Por Rodrigo Fonseca
Especial para o Correio da Manhã
Iniciado em 1973 com a consagração de "Toda Nudez Será Castigada", o Festival de Gramado tem o papel de referendar estéticas, servir de vitrines para lutas políticas (como se viu este ano com a vitória de "Mussum, o Filmis", um afetivo tratado anirracista) e de revelar expressões de verve autoral do Brasil adentro. Foi o que aconteceu em 2022 quando "Noites Alienígenas", um thriller social de CEP acreano ganhou o Kikito de Melhor Filme.
Presente na grade da Netflix, com destaque, o filme é a única expressão do Acre no terreno dos longas-metragens de ficção a ter ultrapassado as fronteiras de seu estado. Nesta quinta-feira, às 18h, a produção poderá ser vista na telona do Centro Cultural Banco do Brasil (CCBB-RJ) numa retrospectiva itinerante do garimpo gramadense. O evento começa hoje, às 18h, com a projeção de "Ferrugem", de Aly Muritiba. Na sexta tem "Carro Rei" (2021), de Renata Pinheiro, às 17h. Sábado tem "Pacarrete" (2019), de Allan Deberton. O fecho, no domingo, vai ser "King Kong em Asunción", de Camilo Cavalcante.
Eletrizante, "Noites Alienígenas" foi um dos seis finalistas da comissão responsável pela escolha do representante brasileiro na luta por vaga no Oscar 2024. A produção marca a entrada do Acre no circuito exibidor comercial apoiado numa engenharia sonora acachapante, engatilhada desde a captação feita por Pedro Sá Earp. É pelo som que esse tenso thriller social nos leva numa viagem sensorial por uma Rio Branco, cindida entre o cosmopolitismo e as tradições indígenas milenares, onde o exotismo é sabiamente driblado na direção de Sérgio de Carvalho. Percebem-se em cena traços identitários regionais fortes, sem que se abra mão de uma mirada universal. As incongruências do dia a dia de Rivelino (o impecável Gabriel Knoxx), Sandra (Gleici Damasceno) e Paulo (Adanilo), seus três jovens protagonistas, não são distintas da seca assistencial da juventude das "quebradas" de SP ou do Morro do Adeus, no RJ. Mas a identificação em âmbito nacional que o roteiro (escrito pelo cineasta com Camilo Cavalcante e Rodolfo Minari) gera é a porta de entrada para uma imersão em especificidades locais. Inclua aí cenas rituais dos povos originários - valorizados na montagem eletrizante de André Sampaio - e a discussão sobre a vinda de criminosos do Sudeste, que, em processo de migração, encheram a capital acreana de drogas e desajustes.
Com ares de maluco beleza, impecável na hora de tocar Raul, Alê (um Chico Diaz nas raias do sublime) é um dos sintomas dessa migração desastrosa.

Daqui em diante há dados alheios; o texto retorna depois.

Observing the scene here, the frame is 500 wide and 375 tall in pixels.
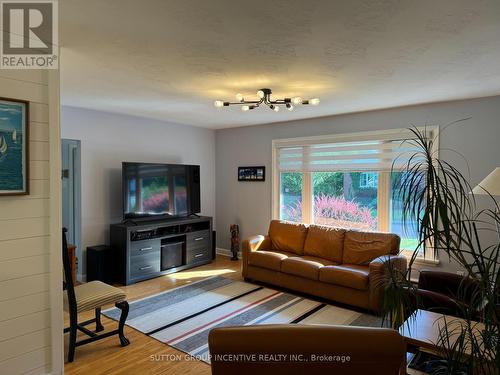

Ele mantém Rivelino próximo da contravenção, mesmo sempre alertando o rapaz de que é preciso abrir as portas da percepção. Não se dá com os demais traficantes locais por agir de um jeito brando. Essa brandura facilita (#sqn) a vida de Paulo, rapaz indígena consumido pela droga, que alucina com seres da mata, sem dar atenção ao filho que teve com Sandra (Gleici). Atento à força feminina desse Acre de asperezas e de resiliências, Sérgio de Carvalho no dá uma figura preciosa, Beatriz (Joana Gatis, numa performance de sufocar), mãe de Riva, que afoga seus fantasmas no carimbó sem saber como se preparar para a descida aos infernos que o desemparo social brasileiro lhe reserva.